▶ _Vorliegender Text_
▼
Videosprechstunden im Kommen - Ärztepräsident warnt vor Sorglosigkeit

Fernbehandlung statt langes Warten in der Arztpraxis - auf die
Patienten kommt eine stärker digitalisierte Medizin zu. Der
Ärztepräsident fordert dabei Datensicherheit.

Berlin (dpa) - Patienten in Deutschland werden nach Erwartungen der
Ärzteschaft künftig verstärkt übers Internet mit ihrem Arzt in
Kontakt treten. «Videosprechstunden werden sich als eine von vielen
Formen ärztlicher Patientenversorgung in Deutschland etablieren»,
sagte Ärztepräsident Frank Ulrich Montgomery der Deutschen
Presse-Agentur in Berlin. Auch sonst dürfte bei der Digitalisierung
in der Medizin bald mehr «Drive» hineinkommen.

Vorrang haben müsse dabei die Sicherheit der Daten: «Höchste
Priorität haben hier der Datenschutz und eine Einwilligung der
Patienten in digitale Prozesse.» Es sei gut, dass
Bundesgesundheitsminister Jens Spahn (CDU) dabei sei, dies zu klären.
▲
▶ _Einträge_
▼
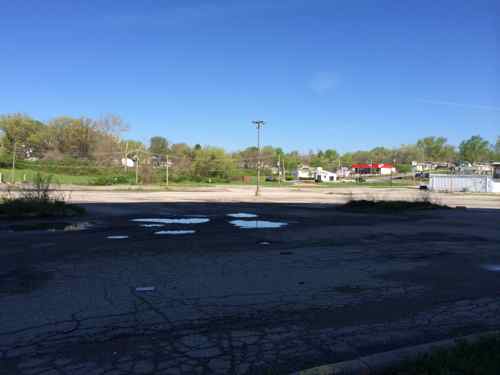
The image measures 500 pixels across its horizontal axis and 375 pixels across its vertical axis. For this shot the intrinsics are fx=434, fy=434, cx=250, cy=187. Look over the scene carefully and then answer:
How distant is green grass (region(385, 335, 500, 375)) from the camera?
141 inches

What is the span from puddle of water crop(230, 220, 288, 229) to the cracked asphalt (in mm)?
3631

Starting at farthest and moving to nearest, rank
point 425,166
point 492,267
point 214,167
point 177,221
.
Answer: point 425,166
point 214,167
point 177,221
point 492,267

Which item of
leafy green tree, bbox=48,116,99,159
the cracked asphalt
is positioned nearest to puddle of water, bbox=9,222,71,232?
▲
▶ _Aufgabenstellung_
Setzen Sie die Meldung zu Videosprechstunden im Anschluss an ihren letzten Satz fort. Die Einträge sind eigenständiges Material und stehen in keinem Zusammenhang mit der Meldung zu Videosprechstunden.

▶ _Antwortbereich_
Den Weg für die Fernbehandlung von Patienten hatte vor einem Jahr der
Deutsche Ärztetag geebnet. So sollen Patienten etwa Überweisungen,
Bescheinigung von Arbeitsunfähigkeit oder Verschreibungen ohne
Vor-Ort-Besuch einer Praxis erhalten können. Inzwischen haben fast
alle Landesärztekammern ihre Berufsordnungen entsprechend angepasst.

«Als Einstieg in den Kontakt zu einem Arzt wollen inzwischen viele
Menschen auch elektronische Zugangswege», sagte Montgomery. «Dabei
müssen wir als Ärzte klar machen, was man auf Distanz machen kann und
was einer weiteren Diagnostik und Behandlung im direkten Kontakt
bedarf.» In «Behandlung» stecke immer noch das Wort «Hand».
Telemedizin werde eine sinnvolle Ergänzung sein.

Doch die Digitalisierung geht darüber hinaus. So hatte Spahn vor
wenigen Tagen angekündigt, den Versicherten mit einem neuen Gesetz
etwa Zugang zu Gesundheits-Apps auf Kassenkosten zu geben - etwa als
Hilfe bei der Einnahme von Medikamenten. Versicherten sollen zudem
elektronische Patientenakten mit ihren Gesundheitsdaten bekommen.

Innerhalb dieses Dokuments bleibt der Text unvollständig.